My eldest son emphasized that he’d looked up to me all his life and that he’d learned honor and dedication to his spouse from me. He then chastised me for all the pain and embarrassment I was going to cause others. I didn’t retaliate or push back with the pain and shame I’ve lived with my entire life. I doubt he would have heard what I said anyway.

My youngest son listened for a while then exploded in anger at me, calling me the most selfish person he’s ever met and verbally blasting me between invoking God and using expletives to make his point. It wasn’t a pretty or friendly sight and he sat there and seethed afterwards until they all agreed to leave.

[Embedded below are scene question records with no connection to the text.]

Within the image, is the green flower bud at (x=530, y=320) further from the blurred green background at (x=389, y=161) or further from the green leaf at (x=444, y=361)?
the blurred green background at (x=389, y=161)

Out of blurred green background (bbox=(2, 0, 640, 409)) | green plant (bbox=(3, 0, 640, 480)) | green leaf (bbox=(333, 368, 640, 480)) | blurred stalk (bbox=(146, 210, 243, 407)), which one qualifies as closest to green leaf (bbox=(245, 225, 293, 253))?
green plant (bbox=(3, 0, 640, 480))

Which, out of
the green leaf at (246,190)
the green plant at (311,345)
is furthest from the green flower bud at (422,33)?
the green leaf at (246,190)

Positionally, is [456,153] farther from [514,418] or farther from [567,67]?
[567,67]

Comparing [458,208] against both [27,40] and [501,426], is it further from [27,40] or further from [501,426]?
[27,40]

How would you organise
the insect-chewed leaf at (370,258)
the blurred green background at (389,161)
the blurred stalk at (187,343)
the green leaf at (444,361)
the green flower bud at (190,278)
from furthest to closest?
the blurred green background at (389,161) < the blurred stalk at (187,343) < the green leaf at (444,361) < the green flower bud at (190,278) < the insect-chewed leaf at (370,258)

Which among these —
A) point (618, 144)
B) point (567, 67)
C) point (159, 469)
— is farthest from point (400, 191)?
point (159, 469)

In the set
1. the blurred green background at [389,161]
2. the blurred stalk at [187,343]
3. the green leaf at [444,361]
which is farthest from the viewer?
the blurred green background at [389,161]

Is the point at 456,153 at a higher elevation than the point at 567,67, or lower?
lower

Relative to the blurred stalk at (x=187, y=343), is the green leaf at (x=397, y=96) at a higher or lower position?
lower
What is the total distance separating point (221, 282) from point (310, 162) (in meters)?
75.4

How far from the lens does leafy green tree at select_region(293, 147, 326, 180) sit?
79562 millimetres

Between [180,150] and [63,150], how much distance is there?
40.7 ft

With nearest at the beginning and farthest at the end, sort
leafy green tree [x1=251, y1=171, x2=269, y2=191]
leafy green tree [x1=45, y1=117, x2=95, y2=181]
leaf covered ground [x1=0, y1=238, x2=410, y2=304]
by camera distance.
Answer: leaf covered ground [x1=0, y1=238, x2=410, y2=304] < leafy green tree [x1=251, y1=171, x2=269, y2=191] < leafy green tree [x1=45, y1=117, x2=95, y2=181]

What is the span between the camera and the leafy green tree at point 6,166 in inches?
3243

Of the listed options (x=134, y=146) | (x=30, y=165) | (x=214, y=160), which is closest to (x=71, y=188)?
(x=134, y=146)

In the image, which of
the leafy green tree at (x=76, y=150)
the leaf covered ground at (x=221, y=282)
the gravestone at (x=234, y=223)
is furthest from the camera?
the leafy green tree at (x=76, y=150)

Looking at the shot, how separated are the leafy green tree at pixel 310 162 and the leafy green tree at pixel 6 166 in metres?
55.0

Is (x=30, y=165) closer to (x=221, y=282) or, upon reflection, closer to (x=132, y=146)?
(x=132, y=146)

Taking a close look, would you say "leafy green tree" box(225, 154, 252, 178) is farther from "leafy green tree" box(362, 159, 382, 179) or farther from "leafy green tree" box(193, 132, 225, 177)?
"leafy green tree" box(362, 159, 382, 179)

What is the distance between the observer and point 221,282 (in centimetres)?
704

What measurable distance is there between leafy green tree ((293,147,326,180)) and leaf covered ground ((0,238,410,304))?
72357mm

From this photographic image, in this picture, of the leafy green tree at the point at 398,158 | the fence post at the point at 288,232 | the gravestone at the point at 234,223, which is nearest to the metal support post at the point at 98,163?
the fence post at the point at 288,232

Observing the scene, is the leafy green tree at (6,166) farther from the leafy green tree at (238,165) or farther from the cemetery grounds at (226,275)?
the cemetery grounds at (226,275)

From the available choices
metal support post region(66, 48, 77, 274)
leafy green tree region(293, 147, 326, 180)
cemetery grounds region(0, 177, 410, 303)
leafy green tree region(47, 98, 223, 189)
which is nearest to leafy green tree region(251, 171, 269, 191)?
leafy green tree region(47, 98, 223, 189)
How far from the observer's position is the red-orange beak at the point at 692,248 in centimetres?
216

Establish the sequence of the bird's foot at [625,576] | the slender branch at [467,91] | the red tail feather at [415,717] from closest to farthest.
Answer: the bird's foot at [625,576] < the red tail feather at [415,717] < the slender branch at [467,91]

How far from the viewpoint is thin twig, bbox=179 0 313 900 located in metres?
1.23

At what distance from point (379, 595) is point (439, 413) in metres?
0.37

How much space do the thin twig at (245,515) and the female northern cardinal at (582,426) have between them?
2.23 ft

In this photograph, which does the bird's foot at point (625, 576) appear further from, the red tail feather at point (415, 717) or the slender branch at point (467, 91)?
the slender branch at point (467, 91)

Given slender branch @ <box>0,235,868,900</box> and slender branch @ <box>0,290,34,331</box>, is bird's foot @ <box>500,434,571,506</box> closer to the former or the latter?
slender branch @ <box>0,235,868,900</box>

My daughter was the most gracious. She emphasized that she still loves me, loves both myself and my spouse as her parents, and expressed her concern for her mother. After the boys left she stayed, hugged me, and we even talked about clothes as I showed off a few of my things to her.

All of this was last night. Today she sent me a text message just to say she loves me. My eldest son came by and took my wife to breakfast. When he returned, he didn’t bother coming in to say hello.

I’m afraid that my youngest son and his spouse are going to cut me off entirely. I fear I may not get to speak to him or her much at all going forward, except when they feel it is necessary. My eldest son I am less certain about but I fear that he too is going to slide away from me and distance himself from me but that remains to be seen.

I also came out via email to a longtime friend. She was both surprised but supportive and happy for me. I’ve known her for many years and though she lives several states away, I’ve always felt that she was someone trustworthy. My instincts were not wrong this time. That brings to two the number of close female friends who I’ve revealed myself to and who have accepted me.